↓

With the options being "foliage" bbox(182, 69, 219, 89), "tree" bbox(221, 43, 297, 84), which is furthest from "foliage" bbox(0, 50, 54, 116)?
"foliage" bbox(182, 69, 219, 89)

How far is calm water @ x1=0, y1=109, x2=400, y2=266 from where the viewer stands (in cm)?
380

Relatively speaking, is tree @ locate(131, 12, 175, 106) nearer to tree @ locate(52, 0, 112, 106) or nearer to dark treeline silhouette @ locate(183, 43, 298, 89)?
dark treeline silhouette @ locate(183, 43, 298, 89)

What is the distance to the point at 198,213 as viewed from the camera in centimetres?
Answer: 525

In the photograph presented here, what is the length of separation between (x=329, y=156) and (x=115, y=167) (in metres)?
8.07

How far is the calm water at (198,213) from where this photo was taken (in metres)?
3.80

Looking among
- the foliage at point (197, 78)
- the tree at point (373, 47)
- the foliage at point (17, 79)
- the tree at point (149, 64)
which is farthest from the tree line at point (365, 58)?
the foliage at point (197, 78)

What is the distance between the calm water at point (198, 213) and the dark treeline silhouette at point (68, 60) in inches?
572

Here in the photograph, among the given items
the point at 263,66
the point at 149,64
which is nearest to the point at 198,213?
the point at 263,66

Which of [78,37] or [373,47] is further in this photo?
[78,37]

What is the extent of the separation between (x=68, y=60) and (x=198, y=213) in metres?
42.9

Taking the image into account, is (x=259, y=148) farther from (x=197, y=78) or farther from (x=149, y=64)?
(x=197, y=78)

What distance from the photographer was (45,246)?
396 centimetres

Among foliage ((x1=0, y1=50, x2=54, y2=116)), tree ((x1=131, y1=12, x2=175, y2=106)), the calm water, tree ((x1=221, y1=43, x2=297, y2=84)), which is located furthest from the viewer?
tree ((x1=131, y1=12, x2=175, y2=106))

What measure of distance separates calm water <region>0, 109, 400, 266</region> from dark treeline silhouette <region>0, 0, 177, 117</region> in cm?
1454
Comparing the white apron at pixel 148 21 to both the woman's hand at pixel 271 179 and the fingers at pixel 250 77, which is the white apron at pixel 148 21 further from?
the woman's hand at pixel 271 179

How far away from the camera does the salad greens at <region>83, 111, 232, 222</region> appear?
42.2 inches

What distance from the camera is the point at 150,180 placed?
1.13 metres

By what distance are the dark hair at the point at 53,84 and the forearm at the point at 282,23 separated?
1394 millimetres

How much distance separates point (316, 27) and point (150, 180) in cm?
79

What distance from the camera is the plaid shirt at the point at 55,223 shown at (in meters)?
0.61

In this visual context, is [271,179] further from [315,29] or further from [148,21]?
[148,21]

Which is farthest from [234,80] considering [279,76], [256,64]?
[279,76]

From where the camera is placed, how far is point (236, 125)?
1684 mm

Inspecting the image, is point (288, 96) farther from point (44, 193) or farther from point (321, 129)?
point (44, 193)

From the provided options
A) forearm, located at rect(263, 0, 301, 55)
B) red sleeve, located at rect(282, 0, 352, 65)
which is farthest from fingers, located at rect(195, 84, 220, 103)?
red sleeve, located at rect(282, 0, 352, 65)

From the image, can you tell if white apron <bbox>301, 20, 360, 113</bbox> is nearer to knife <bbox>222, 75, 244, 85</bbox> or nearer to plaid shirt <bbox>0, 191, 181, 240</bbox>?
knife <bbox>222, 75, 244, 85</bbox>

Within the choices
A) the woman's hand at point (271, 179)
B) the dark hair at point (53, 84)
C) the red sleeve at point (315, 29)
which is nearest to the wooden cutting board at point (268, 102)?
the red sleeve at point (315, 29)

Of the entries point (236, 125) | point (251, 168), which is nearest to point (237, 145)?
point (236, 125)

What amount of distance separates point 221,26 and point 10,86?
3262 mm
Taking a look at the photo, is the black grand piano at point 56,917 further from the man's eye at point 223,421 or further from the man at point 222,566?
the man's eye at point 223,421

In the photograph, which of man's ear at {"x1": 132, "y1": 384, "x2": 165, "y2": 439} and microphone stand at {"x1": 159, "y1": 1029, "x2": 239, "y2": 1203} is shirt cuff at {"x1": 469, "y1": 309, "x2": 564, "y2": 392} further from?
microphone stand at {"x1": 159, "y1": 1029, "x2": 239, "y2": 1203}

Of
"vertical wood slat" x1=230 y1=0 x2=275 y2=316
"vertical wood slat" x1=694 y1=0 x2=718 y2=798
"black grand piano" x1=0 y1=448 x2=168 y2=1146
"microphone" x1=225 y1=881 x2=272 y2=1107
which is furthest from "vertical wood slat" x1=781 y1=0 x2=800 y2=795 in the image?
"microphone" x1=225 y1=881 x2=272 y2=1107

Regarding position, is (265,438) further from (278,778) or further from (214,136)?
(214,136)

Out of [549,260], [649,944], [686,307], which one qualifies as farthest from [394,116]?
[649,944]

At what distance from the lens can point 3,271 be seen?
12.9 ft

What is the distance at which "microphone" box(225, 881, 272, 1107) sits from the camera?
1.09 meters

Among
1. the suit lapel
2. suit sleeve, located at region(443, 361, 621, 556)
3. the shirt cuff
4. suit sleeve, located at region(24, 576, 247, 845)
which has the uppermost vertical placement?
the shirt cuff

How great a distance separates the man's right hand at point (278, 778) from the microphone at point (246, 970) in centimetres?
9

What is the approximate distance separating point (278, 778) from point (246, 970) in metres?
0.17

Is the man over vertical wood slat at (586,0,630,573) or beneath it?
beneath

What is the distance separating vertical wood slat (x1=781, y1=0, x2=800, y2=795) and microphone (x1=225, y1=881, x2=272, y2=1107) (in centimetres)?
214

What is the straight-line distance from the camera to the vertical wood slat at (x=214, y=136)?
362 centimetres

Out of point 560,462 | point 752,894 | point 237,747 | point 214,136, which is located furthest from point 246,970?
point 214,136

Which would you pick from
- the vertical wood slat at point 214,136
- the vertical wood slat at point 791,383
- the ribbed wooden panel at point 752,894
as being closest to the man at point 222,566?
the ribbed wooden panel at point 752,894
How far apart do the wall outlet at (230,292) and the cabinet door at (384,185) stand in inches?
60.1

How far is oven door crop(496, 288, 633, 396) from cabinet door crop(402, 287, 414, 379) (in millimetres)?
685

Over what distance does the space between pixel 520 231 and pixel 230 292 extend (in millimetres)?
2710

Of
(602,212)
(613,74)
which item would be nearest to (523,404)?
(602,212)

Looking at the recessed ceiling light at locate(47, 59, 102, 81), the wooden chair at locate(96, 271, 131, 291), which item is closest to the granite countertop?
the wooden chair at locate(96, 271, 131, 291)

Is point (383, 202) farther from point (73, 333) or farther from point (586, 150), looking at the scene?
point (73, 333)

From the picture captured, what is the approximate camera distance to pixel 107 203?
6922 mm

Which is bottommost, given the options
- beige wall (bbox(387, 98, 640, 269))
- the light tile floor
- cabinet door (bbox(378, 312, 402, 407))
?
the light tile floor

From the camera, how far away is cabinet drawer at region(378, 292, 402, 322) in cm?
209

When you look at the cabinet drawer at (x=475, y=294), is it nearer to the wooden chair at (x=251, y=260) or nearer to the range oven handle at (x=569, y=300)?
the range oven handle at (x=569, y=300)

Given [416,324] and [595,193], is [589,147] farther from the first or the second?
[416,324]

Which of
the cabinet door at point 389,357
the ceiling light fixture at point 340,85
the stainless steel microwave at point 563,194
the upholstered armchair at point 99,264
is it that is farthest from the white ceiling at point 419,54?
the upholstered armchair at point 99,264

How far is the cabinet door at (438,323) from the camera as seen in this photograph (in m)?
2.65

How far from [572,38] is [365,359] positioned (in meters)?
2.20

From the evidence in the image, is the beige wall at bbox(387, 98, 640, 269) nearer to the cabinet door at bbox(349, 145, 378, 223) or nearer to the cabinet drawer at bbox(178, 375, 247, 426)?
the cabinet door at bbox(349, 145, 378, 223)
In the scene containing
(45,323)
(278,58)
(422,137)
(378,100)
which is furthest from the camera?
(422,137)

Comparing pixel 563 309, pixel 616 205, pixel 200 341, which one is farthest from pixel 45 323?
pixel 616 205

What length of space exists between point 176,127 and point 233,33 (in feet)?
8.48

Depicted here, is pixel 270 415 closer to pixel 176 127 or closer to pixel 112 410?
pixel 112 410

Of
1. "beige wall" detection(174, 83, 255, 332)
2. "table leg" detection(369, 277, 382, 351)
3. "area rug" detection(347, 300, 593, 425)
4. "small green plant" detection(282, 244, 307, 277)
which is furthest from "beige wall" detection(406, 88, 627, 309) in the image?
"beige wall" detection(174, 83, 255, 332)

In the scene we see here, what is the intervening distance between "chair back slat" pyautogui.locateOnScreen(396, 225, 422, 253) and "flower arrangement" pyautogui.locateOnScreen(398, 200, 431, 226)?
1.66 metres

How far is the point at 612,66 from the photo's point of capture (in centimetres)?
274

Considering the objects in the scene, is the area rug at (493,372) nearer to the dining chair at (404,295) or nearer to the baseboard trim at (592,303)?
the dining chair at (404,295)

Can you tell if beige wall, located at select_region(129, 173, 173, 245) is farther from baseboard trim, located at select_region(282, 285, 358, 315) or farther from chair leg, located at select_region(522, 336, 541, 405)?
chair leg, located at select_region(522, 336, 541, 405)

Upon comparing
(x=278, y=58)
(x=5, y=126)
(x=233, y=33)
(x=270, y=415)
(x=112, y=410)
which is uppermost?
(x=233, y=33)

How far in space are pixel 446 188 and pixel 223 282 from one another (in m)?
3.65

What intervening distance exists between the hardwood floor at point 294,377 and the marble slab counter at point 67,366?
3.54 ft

↑

Reproduce word for word the lines of the records from the line with "Upon comparing" up to and including the final line.

Upon comparing
(x=278, y=58)
(x=5, y=126)
(x=233, y=33)
(x=270, y=415)
(x=112, y=410)
which is uppermost?
(x=233, y=33)

How far in space are pixel 446 188 and pixel 223 282 from one another (in m)?
3.65

What intervening distance exists between the hardwood floor at point 294,377 and the marble slab counter at point 67,366?
3.54 ft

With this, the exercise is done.